Since you can read the details elsewhere, I’ll spare you rest of the specifics here. Suffice to say, when I had my surgery, I was living overseas in a country with government-run healthcare. Because I’d always been unequivocally committed to being child-free and my surgery was free in Europe, I saw an opportunity and took it. I had a badass gyno who signed off on my desire, and again, I’ve been happier and healthier since. (Seriously, ask me about how I don’t have migraines anymore. Yee-haw!)

I know there were lots of people who thought I was a terrible, stupid woman for making the choice I did. I was able to ignore that (mostly) because of the 25 (TWENTY FIVE!) pages of personal emails and notes that poured in from encouraging, supportive, thoughtful and wise strangers throughout my own little child-free media blitz last year.

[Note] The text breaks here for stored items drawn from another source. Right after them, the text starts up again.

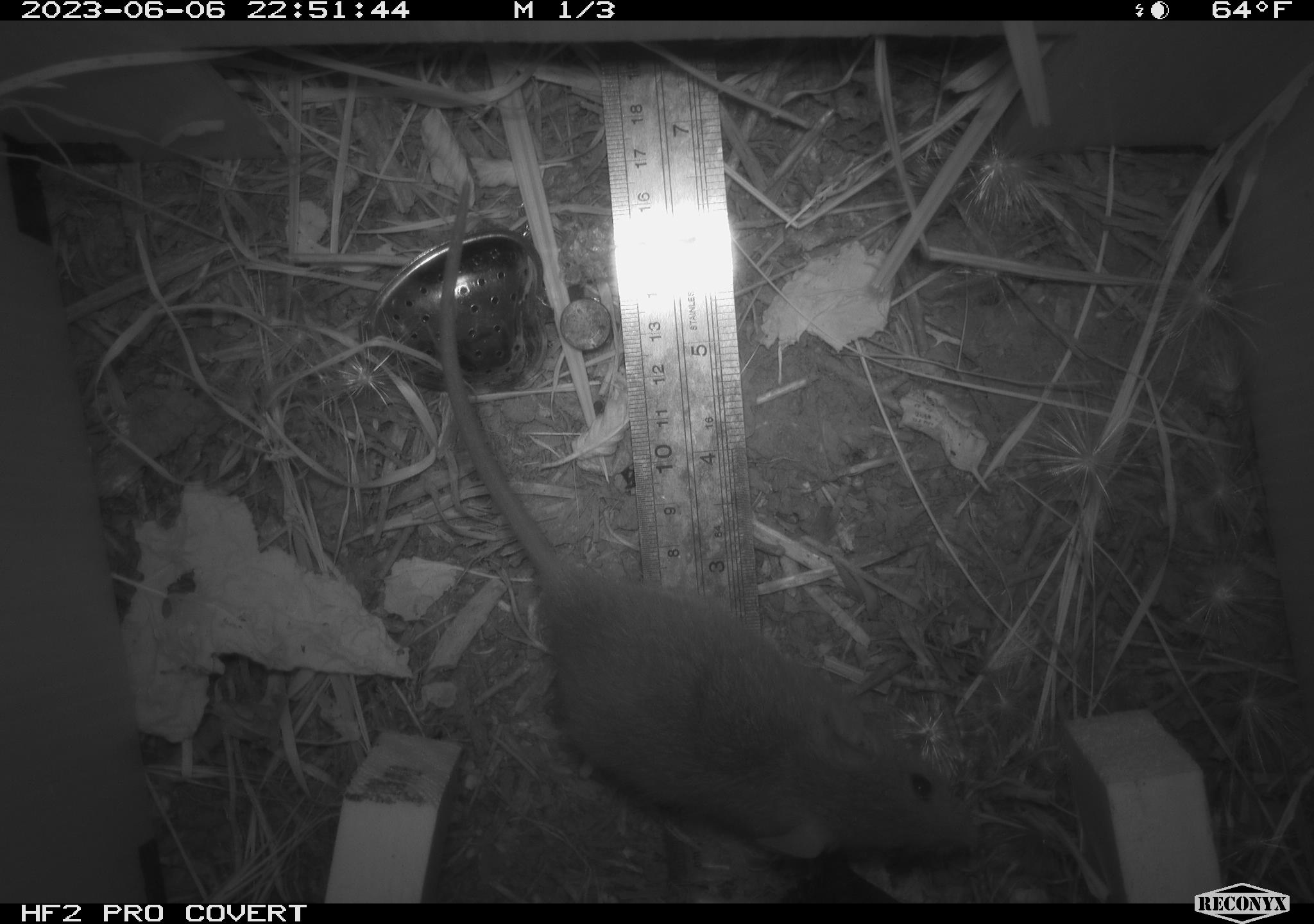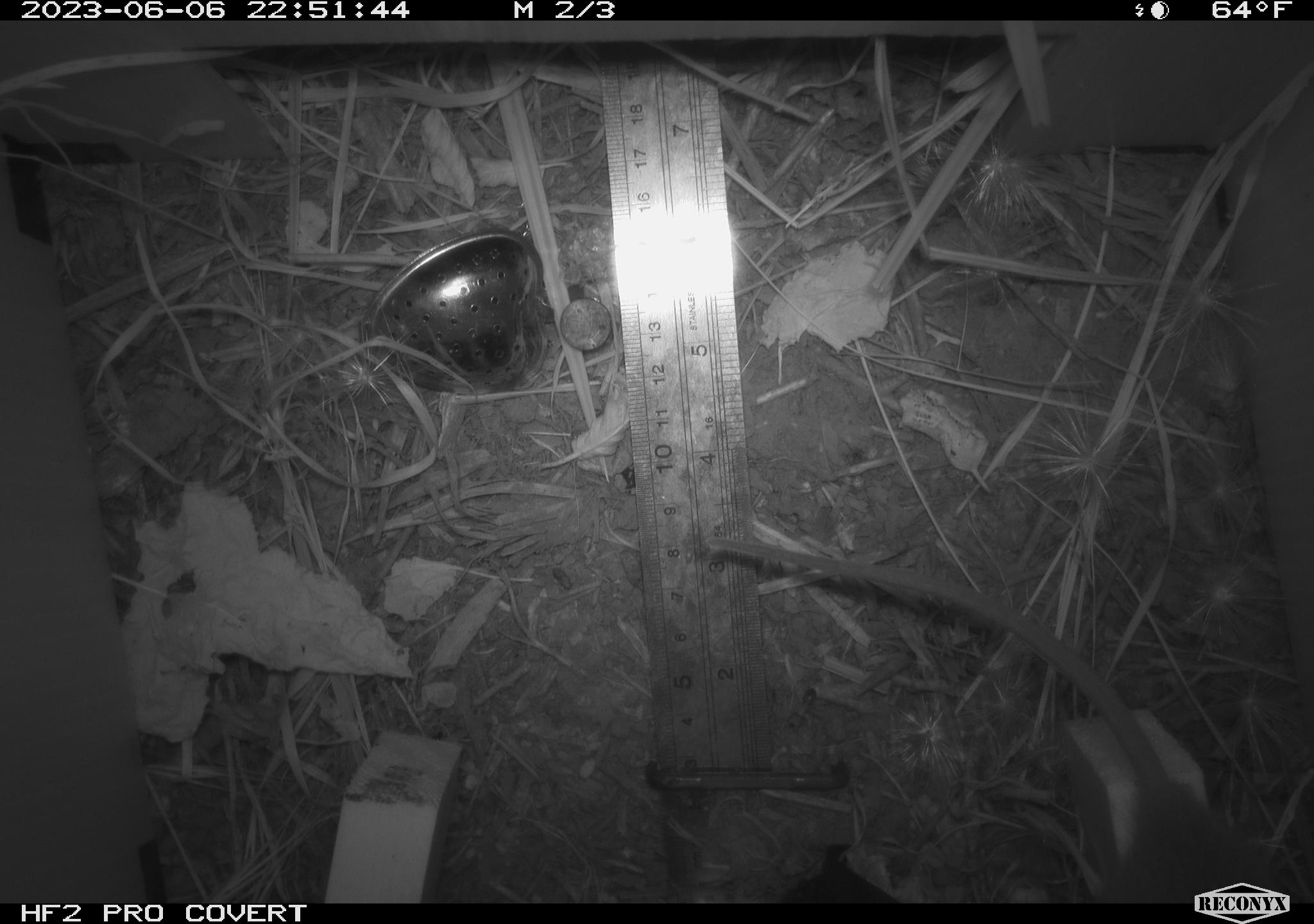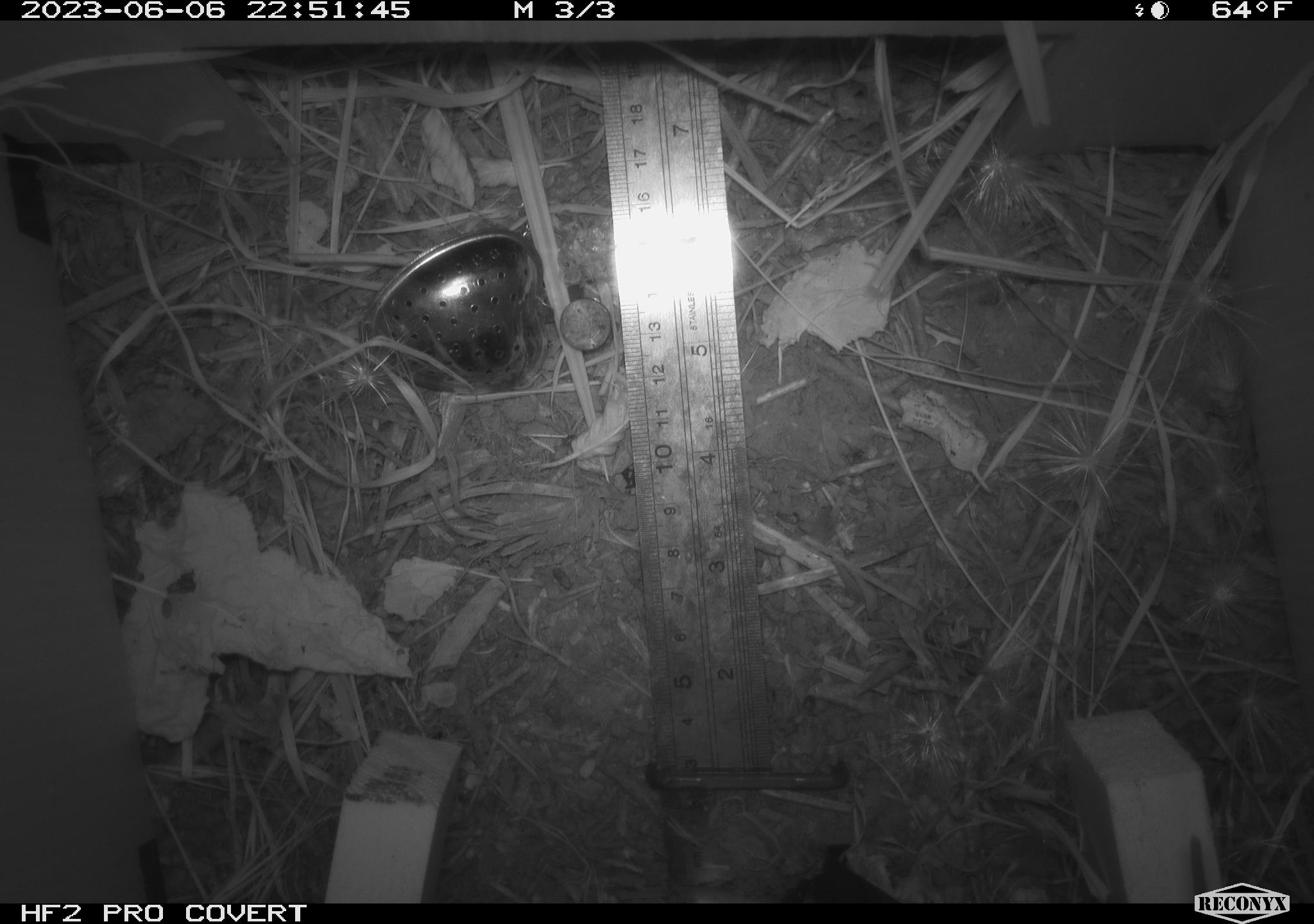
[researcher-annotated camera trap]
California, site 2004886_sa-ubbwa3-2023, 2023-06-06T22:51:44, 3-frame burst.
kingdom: Animalia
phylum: Chordata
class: Mammalia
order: Rodentia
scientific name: Rodentia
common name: mouse species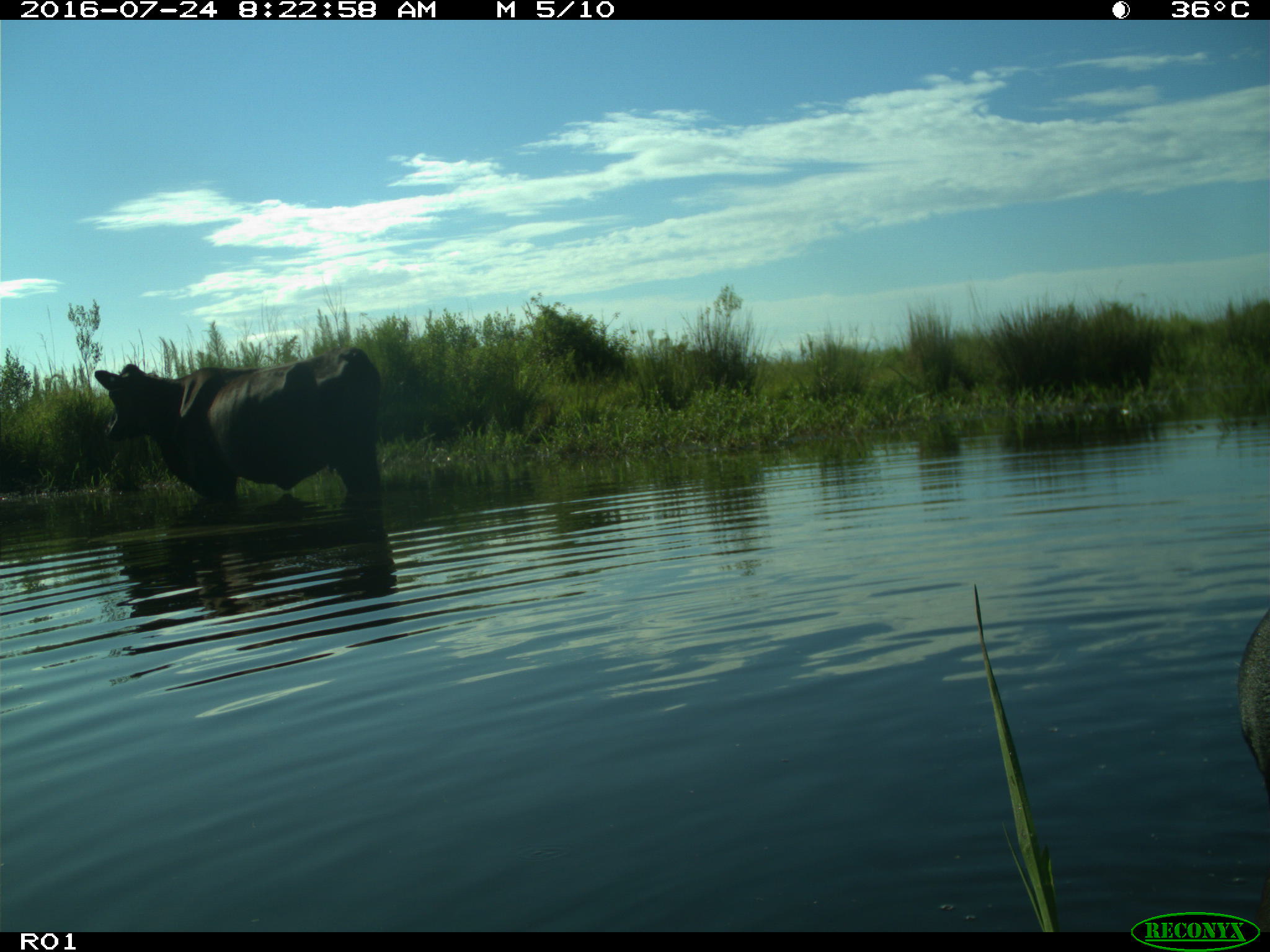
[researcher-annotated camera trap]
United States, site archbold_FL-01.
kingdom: Animalia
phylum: Chordata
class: Mammalia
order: Artiodactyla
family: Bovidae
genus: Bos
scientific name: Bos taurus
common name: domestic cow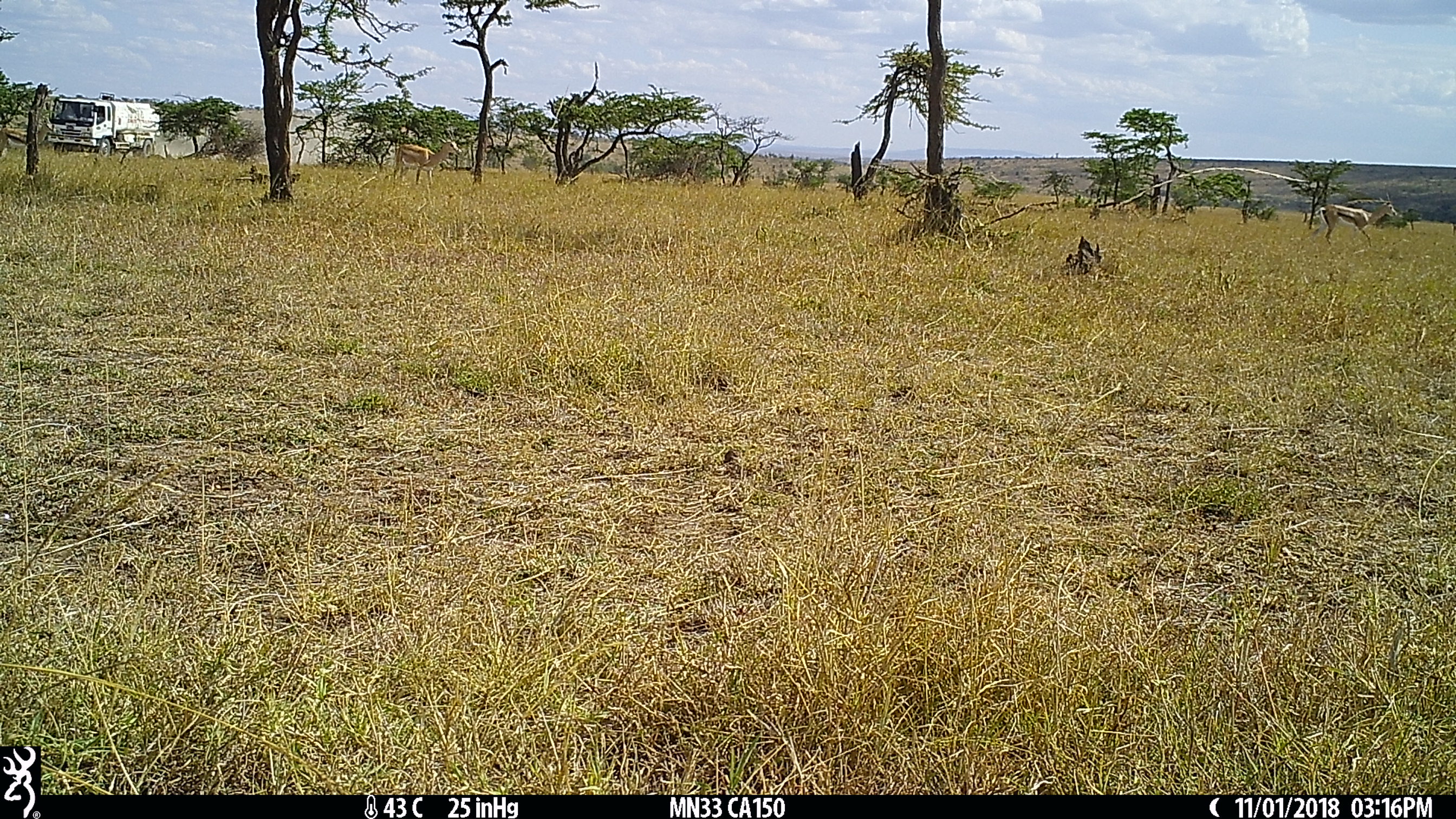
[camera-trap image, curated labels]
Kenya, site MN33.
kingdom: Animalia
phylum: Chordata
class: Mammalia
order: Artiodactyla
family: Bovidae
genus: Nanger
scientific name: Nanger granti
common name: grant's gazelle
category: gazelle grants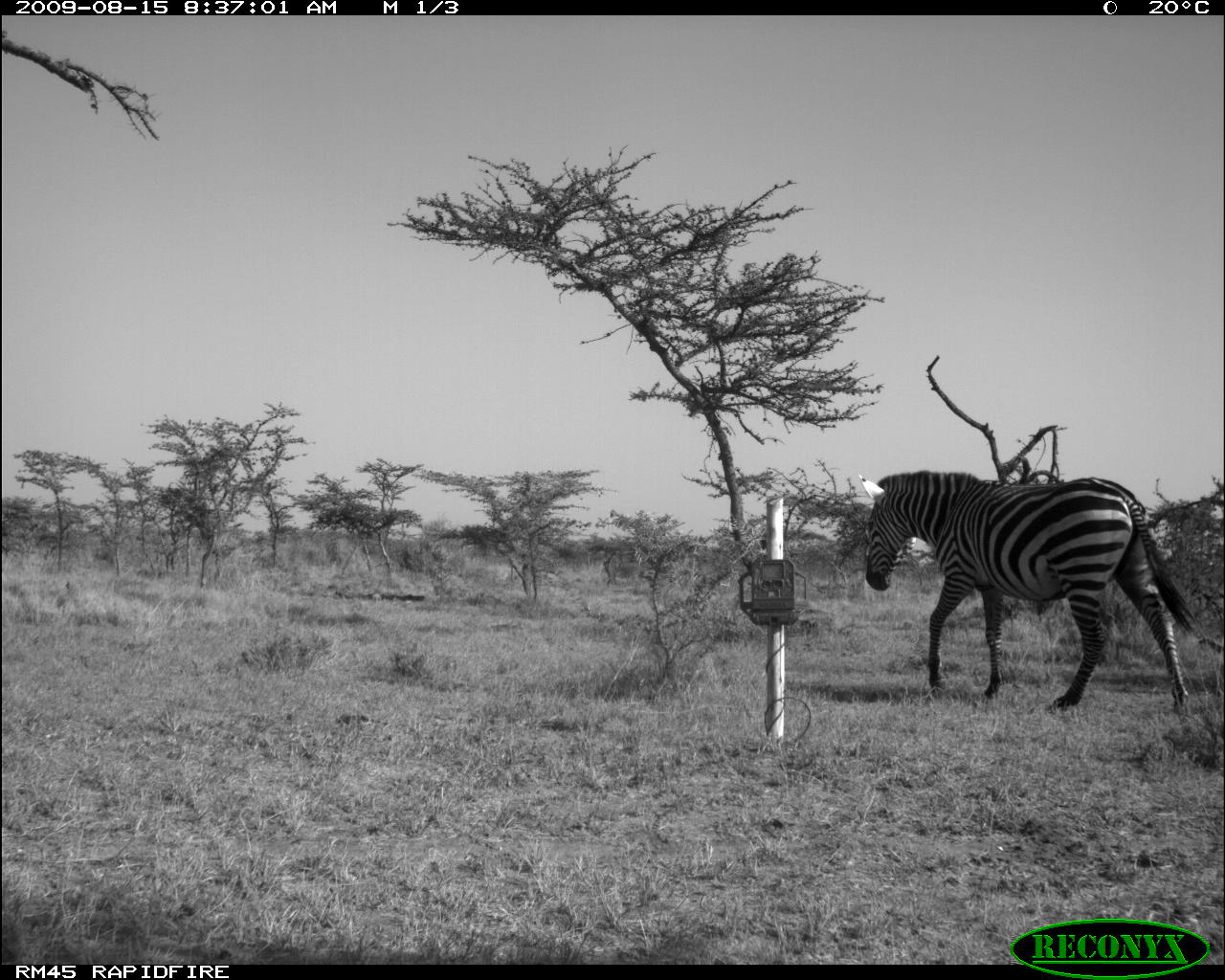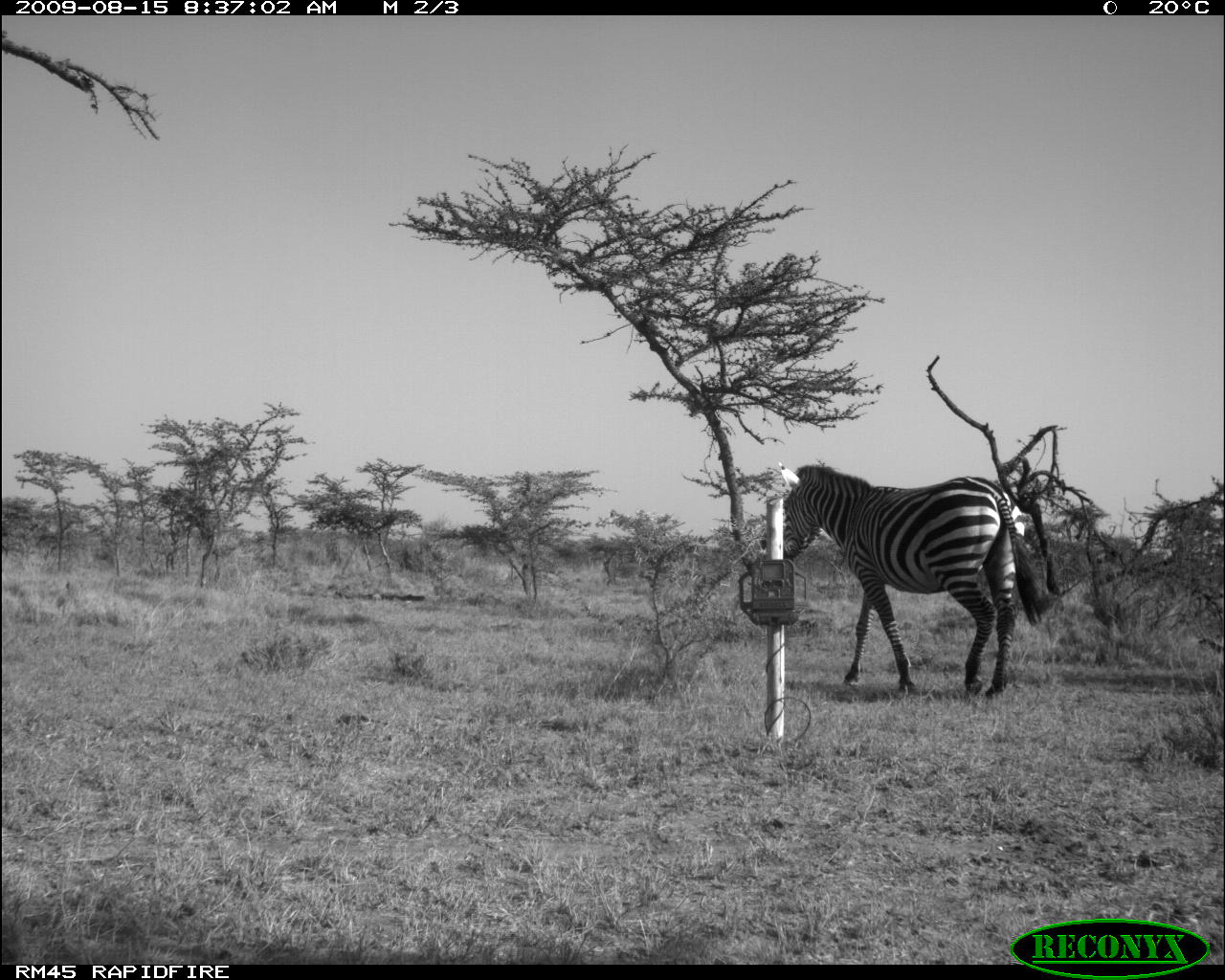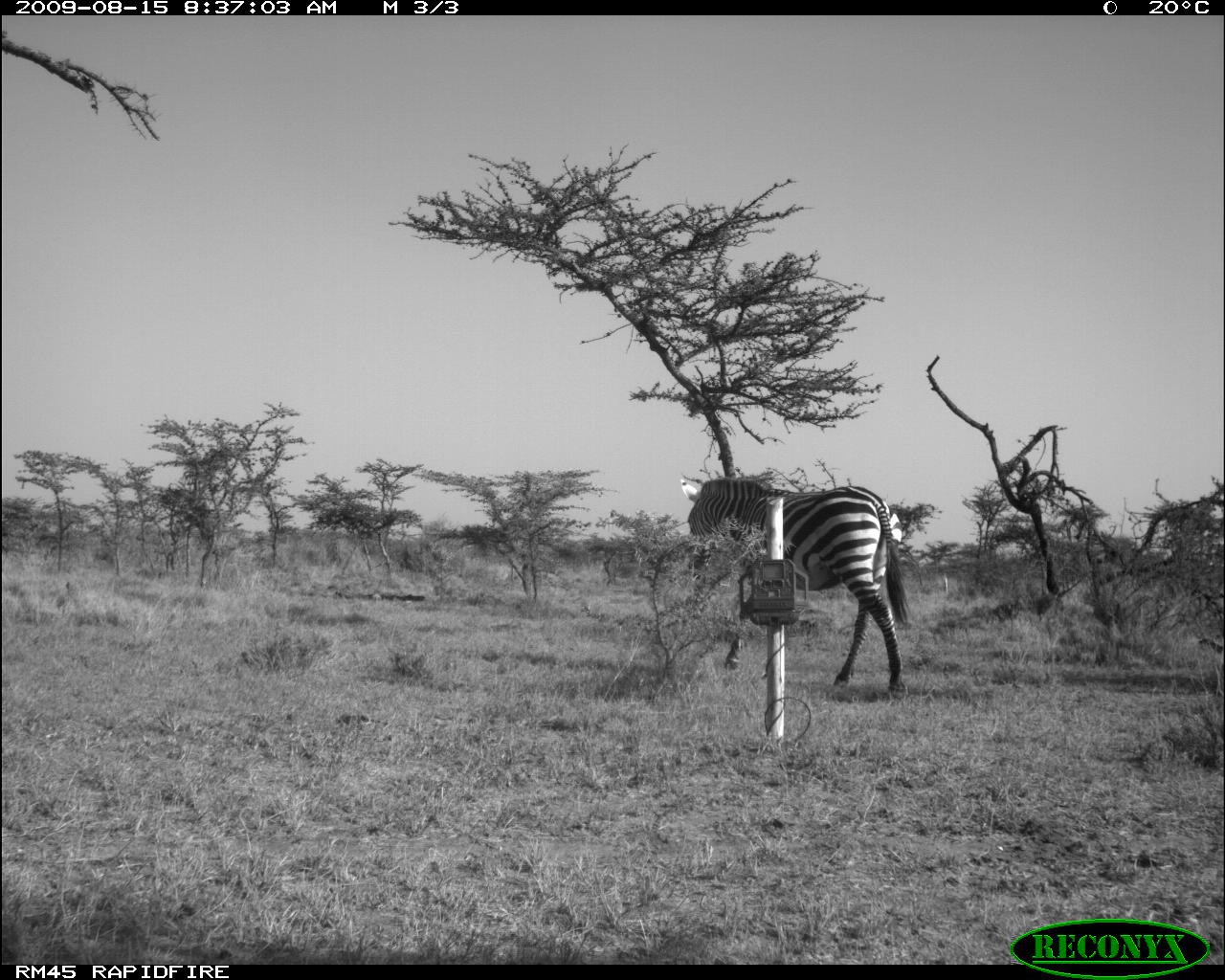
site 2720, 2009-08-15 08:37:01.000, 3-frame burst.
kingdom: Animalia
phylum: Chordata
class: Mammalia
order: Perissodactyla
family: Equidae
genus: Equus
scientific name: Equus quagga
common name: plains zebra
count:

In hindsight, it seems obvious that I’d get such positive responses. A lot of people -- mainly women -- wrote with the same sentiments. They thanked me, agreed with and/or supported my choice and vented about social pressure to procreate. Some shared personal medical struggles or agonized about birth control the same ways that I always had. Most just wanted to create that elusive club for women who love their sterile existence.

I had my tubes tied in my earlier 30s. I'm now 60. I have never regretted it, not for one second. One of the best things I ever did for myself. - Julie

Many parents also sent supportive love, if only because they know that parenting is tough and should be left to those who want it most. Some told me heartbreaking stories that still haunt me.

As a 34-year-old mother of two I want to let you know you made a very good choice. Although I love my children, I realize now I was not made to be a parent. As I try to advise people to be very committed to this choice and think seriously about it, the response is always a look of horror. I got married and had kids because that is all I knew. I had no idea that I could even think otherwise. - Sarah

Those letters were and are why I write and talk about not having children. And more and more, I now feel particularly compelled to talk about all of our options and lack thereof as so many are eroded. A lot of people are scared, and if I wasn’t walking around with my intentionally barren uterus, I’d be frightened, too.Here are some of our ownrecent xoJane thoughts on the issue. I could add a whole bunch more links here to lefty blogs and mainstream news sources. But I don’t really need to offer that context because many people reading this think about birth control on a regular basis. We’re deep in the debate because it impacts our daily lives.

It’s not that I think we’ll all truly lose access to birth control, though the slashed funding and clinic closings in some states seem ominous. I mostly just worry about living in a climate of fear, where it isn’t acceptable to do what’s best for your own body, your own life. I'm safe and secure in my decision. Everyone else deserves to be, too.